The eighth annual report from San Francisco Family Violence Council also found that while several areas are improving, people of color are still impacted at disproportionate rates and guns continue to pose a lethal threat in domestic violence. The report written by the Department on the Status of Women staff connects data from more than 10 city agencies and 27 community organizations on various forms of abuse for fiscal year 2017, which begins in July for San Francisco.

“San Francisco has made a deep commitment to connect the dots between child, domestic violence, and elder abuse,” says Katie Albright, executive director of child and family services nonprofit Safe & Sound, and member of the council. “We are seeing significant impact.”

Like the report, Albright pointed the key role community organizations play in supporting survivors, up 11 percent in the 2017 fiscal year. Another bright spot the council identified is that there have been no child deaths related to abuse since 2015 and cases of child abuse decreased 25 percent from last year — and by 67 percent since 2003.

Notably, the city’s Black population is around six percent but Black children account for 38 percent of substantiated abuse allegations. They are also more likely to receive some level of support through a criminal justice agency than a community group.

Though children are facing less abuse, there was an 18 percent increase in abuse cases of adults with disabilities, which may include seniors, and who are more likely to face sexual and physical abuse. In fiscal year 2017, 550 seniors received services from community groups for domestic and sexual violence.

Of the 2,316 substantiated cases of elder abuse, 555 were reported to the police. Police investigated 14 percent of elder financial abuse reports and 40 percent of reports involving elder physical abuse.

The link between domestic violence and seniors is a “big reminder to work on untreated trauma,” says Commission on the Status of Women President Debbie Mesloh. The trauma that impacts youth also cuts across gender lines. Females account for 88 percent of domestic violence cases among ages 18 to 24. 

(Women are more likely to experience intimate partner violence. LGBT high school students are three-and-a-half times more likely to face sexual dating violence and more than twice as likely to experience physical dating violence.)

On par with the city’s shelter crisis, one in every four domestic violence survivors were turned away at emergency shelters mostly due to lack of space. The report connects understaffing at the Department of Emergency Management and fear of deportation among immigrant communities to a decline in 911 domestic violence calls.

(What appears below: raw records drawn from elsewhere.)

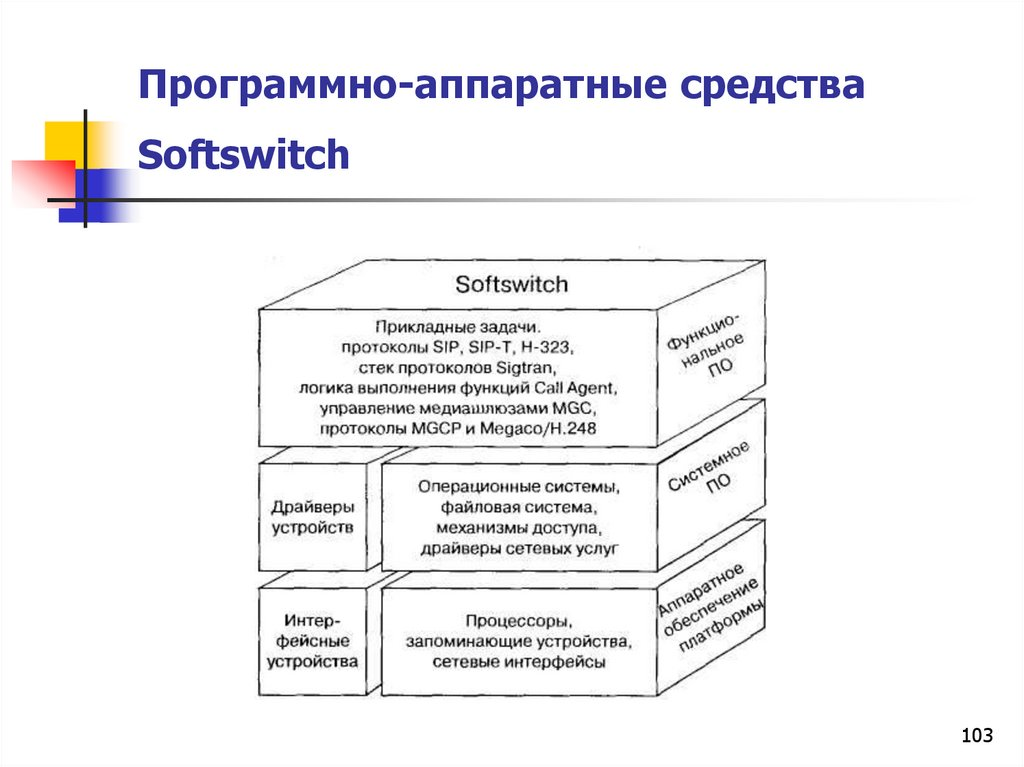 Программно-аппаратные средства Softswitch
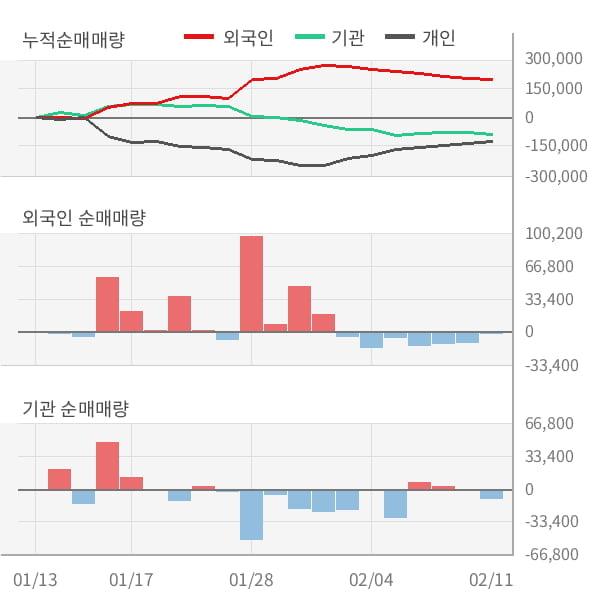 [잠정실적]싸이맥스, 작년 4Q 영업이익 30.7억원... 전년동기比 큰 폭 증가 (연결)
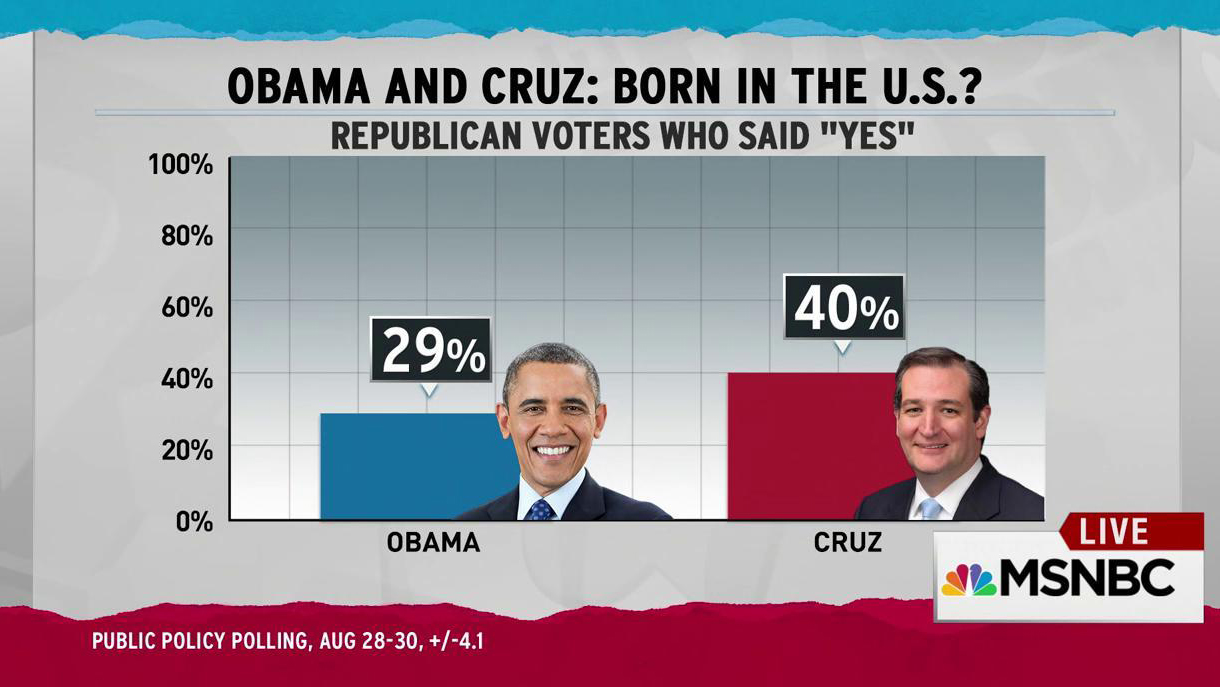 obama_cruz_birth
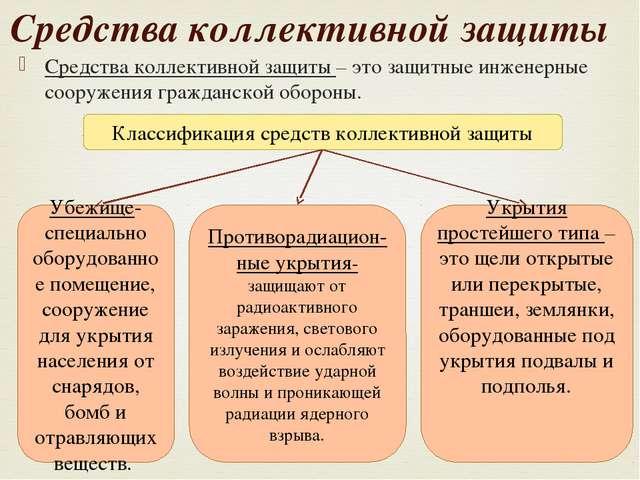 Презентация Средства Коллективной Защиты
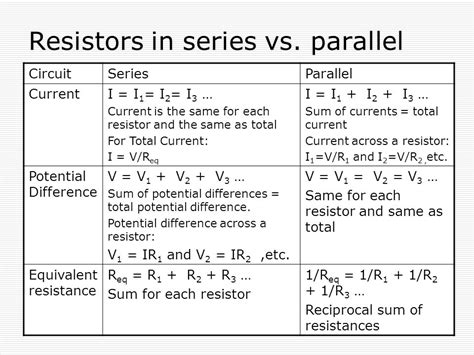 resistors in series vs in parallel resistors in parallel vs series 28 images sensing chapter 2 physics as ask will resistors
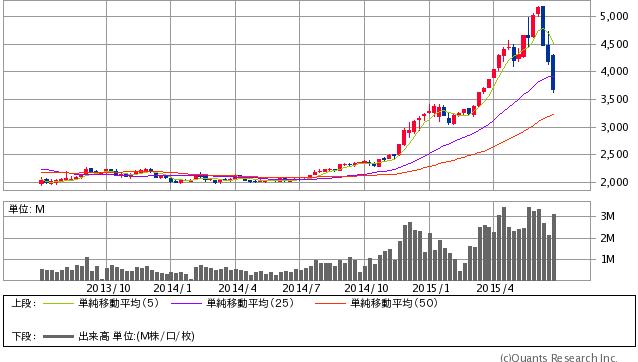 上海総合指数 週足(SBI証券提供)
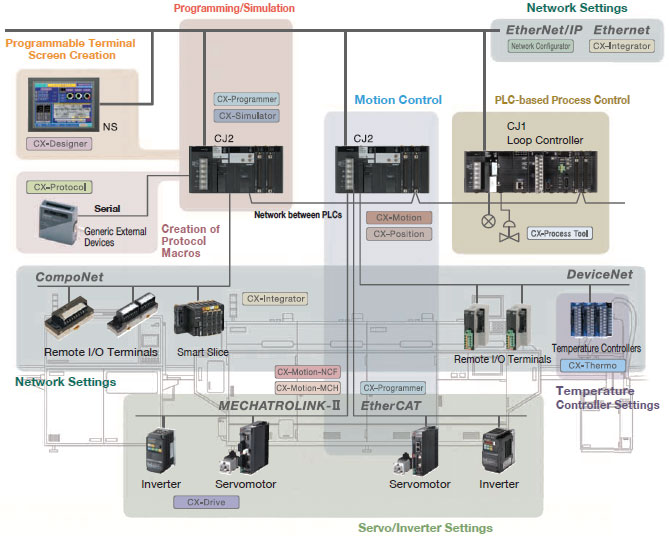 نرم افزار CX-One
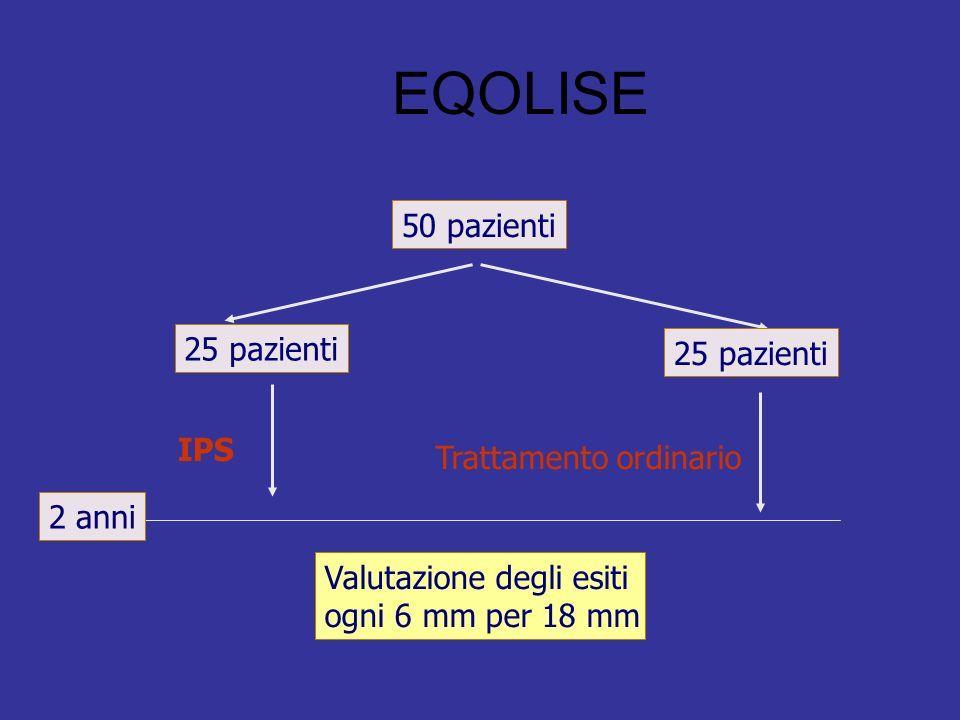 EQOLISE 50 pazienti 25 pazienti 25 pazienti IPS Trattamento ordinario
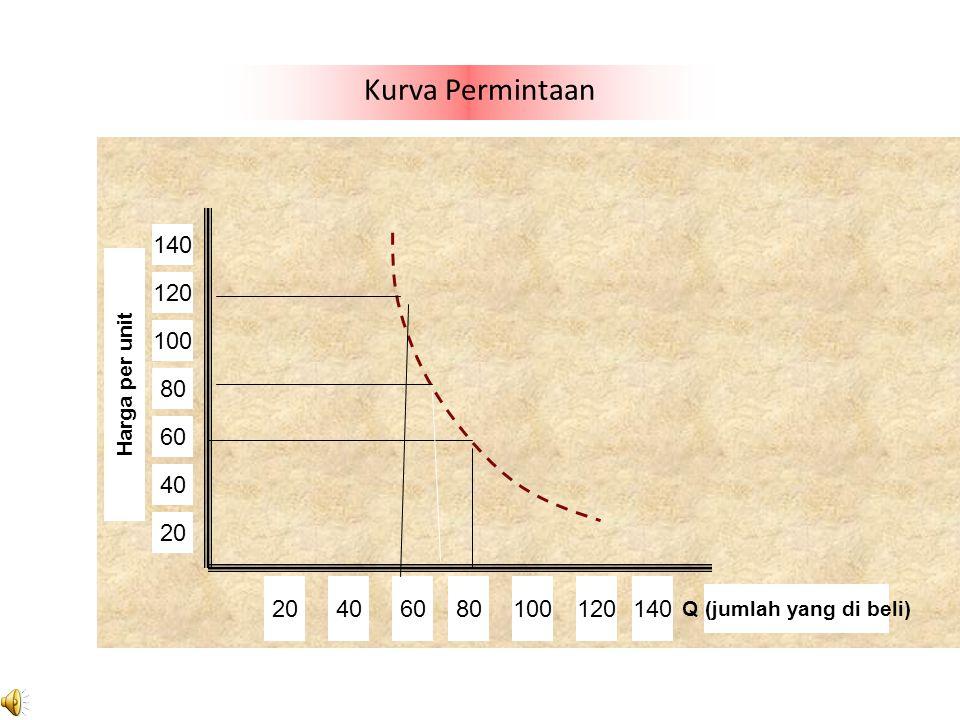 Kurva Permintaan 140. 120. 100. Harga per unit. 80. 60. 40. 20. 20. 40. 60. 80. 100. 120.
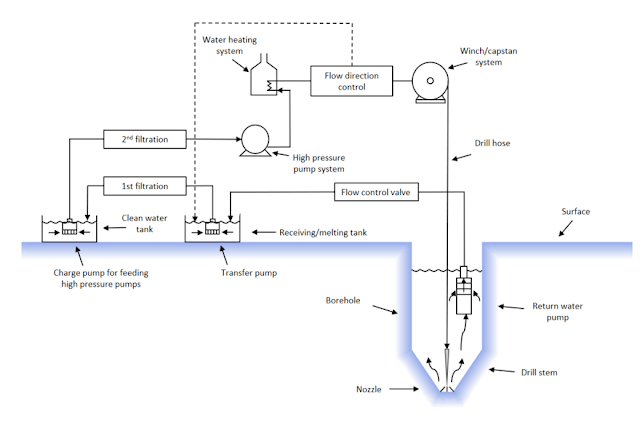 880px-Hot_water_drill_schematic.png
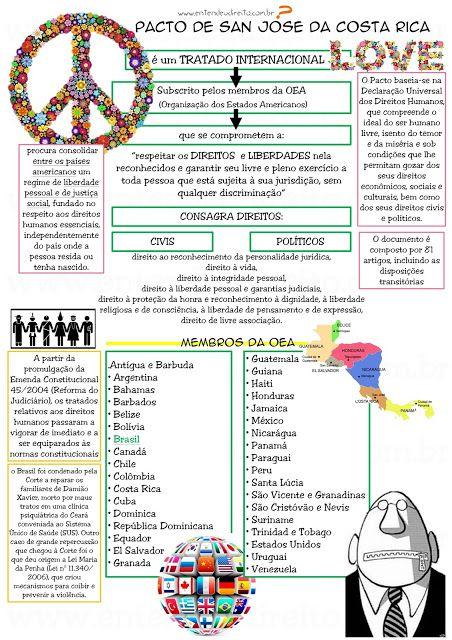 ENTENDEU DIREITO OU QUER QUE DESENHE  ???: Pacto de San Jose da Costa Rica - Direitos Humanos...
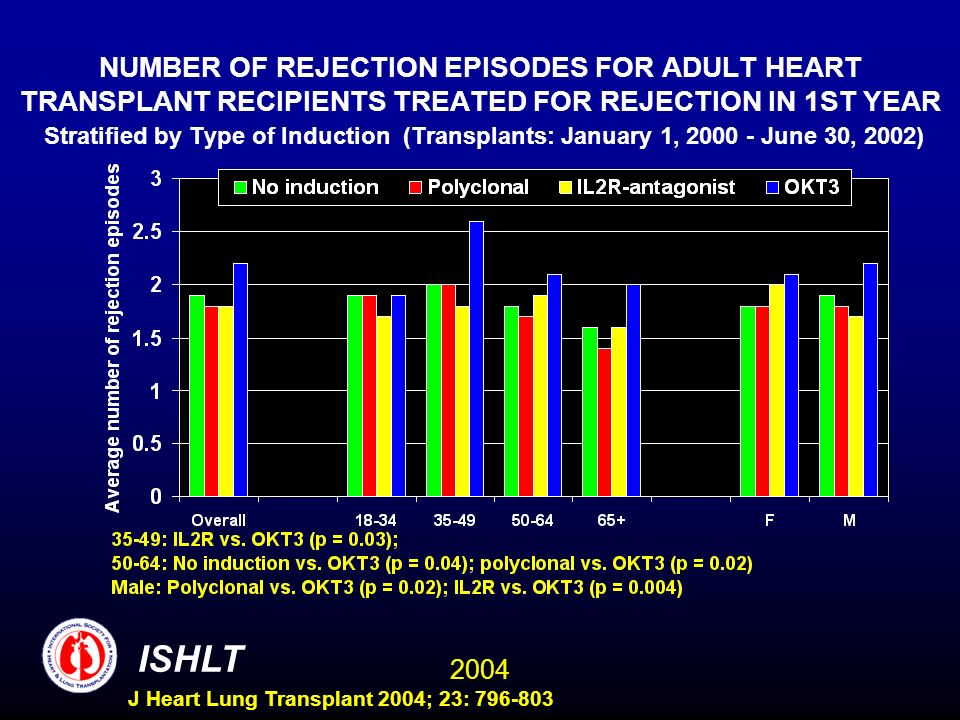 2004 ISHLT J Heart Lung Transplant 2004; 23: 796-803 NUMBER OF REJECTION EPISODES FOR ADULT HEART TRANSPLANT RECIPIENTS TREATED FOR REJECTION IN 1ST YEAR Stratified by Type of Induction (Transplants: January 1, 2000 - June 30, 2002)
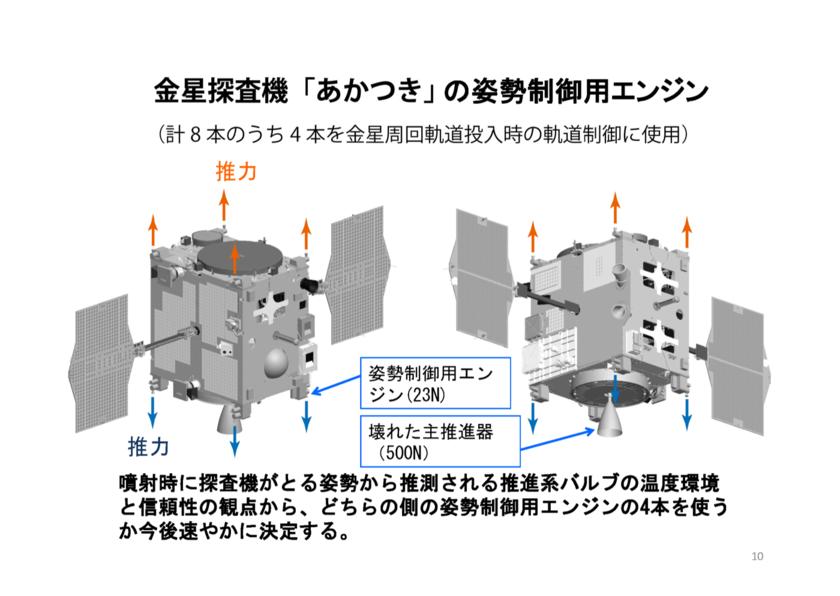 f:id:Imamura:20150206200940p:plain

A significant development is the implementation of the Firearms Surrender Program by the Sheriff’s Department. Since November, it has recouped six out of seven guns from people not in compliance with domestic violence restraining orders.

At that rate, several lives could be saved — half of all domestic violence homicides since 2014 have involved guns, according to the report. Of the 911 calls family violence calls involving a weapon in the 2017 fiscal year, all of them were related to domestic violence and matched patterns in recent years.

“That’s six families that are safer,” says Beverly Upton, executive director of the Domestic Violence Consortium. “You really want to move San Francisco’s commitments of getting guns off the streets into getting guns out of the homes.”

The report made some new recommendations, which of 26 total includes: ensuring police refer children in a home during a domestic violence call to Child Protective Services, instituting a domestic violence risk assessment tool now that California reformed the cash bail system; maintaining consistent leadership and roughly double staffing at the SFPD’s Special Victim’s Unit, and translating the mandated child abuse report training for district educators into different languages while incorporating instructions for implicit bias.

Some general instructions revolve around researching the root causes of child abuse, increasing awareness of intimate partner violence among elder victims, and raising funds to asses county-wide training on family violence.